Investors don't like the deal either. In the four weeks since chief executive Kenichi Watanabe said the acquisition of Lehman's Asian and European franchise would cost Nomura $2bn – a blend of one-off and recurring expenses – Nomura has slid about 10 per cent more than the global banking sector. The shares, down 11 per cent on Thursday, are at their lowest levels since the early 80s.

On a charitable view, however, the deal is not such a stinker. Assuming that a quarter of that expenditure is booked as assets (technology, buildings etc), Nomura's recurring expenses will be boosted by $1.5bn, or close to a fifth, in staff costs. As widely reported, Nomura has agreed to preserve Lehman's 2007 bonus pool. If the average Lehman salary and benefits of $330,000 is simply transferred to Nomura's payroll, the guidance implies that Nomura plans to keep fewer than 5,000 of the 8,000-plus bodies it has brought on board – free of charge.

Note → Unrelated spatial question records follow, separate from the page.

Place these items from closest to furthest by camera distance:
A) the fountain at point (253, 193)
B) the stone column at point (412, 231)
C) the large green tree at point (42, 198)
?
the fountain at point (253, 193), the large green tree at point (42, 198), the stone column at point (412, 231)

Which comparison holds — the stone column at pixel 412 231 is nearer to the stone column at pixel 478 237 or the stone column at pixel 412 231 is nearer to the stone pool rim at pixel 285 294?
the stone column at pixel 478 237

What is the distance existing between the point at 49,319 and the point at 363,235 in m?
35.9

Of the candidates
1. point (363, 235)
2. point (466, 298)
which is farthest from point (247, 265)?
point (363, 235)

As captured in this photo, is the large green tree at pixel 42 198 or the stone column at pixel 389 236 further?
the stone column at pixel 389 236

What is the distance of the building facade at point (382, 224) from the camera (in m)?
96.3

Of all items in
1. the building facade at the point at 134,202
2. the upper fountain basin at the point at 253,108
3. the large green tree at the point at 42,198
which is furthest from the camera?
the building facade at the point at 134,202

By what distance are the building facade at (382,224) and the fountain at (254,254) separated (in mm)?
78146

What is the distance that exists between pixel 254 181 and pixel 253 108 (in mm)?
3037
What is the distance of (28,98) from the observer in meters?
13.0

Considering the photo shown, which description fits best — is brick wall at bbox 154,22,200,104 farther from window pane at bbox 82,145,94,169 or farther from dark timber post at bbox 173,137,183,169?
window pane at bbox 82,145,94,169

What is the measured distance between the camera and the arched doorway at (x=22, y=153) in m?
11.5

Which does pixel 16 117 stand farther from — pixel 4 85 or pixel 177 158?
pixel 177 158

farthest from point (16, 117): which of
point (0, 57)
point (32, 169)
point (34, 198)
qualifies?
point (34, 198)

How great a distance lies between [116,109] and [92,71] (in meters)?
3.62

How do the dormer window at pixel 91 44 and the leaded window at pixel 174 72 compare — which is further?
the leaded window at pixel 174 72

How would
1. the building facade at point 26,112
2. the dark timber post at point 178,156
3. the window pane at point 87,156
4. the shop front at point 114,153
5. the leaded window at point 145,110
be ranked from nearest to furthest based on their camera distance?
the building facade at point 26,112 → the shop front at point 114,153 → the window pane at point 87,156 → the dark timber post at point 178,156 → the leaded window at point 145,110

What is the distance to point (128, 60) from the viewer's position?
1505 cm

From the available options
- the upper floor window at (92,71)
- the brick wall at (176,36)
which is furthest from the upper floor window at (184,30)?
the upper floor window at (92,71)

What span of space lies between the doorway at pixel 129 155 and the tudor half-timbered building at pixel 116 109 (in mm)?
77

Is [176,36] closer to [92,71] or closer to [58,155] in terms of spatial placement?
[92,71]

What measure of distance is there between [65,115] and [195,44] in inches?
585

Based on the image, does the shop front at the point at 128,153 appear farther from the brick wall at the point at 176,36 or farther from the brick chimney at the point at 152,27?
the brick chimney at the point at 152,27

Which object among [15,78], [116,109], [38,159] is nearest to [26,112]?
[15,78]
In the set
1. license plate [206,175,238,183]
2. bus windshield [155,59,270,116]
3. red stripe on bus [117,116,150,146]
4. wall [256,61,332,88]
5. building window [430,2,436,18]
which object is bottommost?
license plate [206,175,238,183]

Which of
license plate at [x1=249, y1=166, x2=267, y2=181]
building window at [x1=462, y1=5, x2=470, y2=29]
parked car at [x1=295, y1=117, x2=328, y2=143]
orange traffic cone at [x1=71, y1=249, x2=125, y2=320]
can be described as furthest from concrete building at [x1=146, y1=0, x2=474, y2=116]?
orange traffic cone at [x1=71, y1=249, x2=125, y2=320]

The deal also signals a shift in approach. Outside Japan, where it remains utterly dominant, Nomura traditionally expanded in two ways: by hiring flashy individuals on a lucky streak and by entering vague referral agreements with corporate finance boutiques. Neither strategy worked. Now, if Nomura can hold on to the relationship bankers it really wants, while building its US distribution, it stands a chance of eventually making the numbers work. Nomura/Lehman is already top five in Asia-Pacific M&A this year and top 10 in equity and debt issues, according to Dealogic.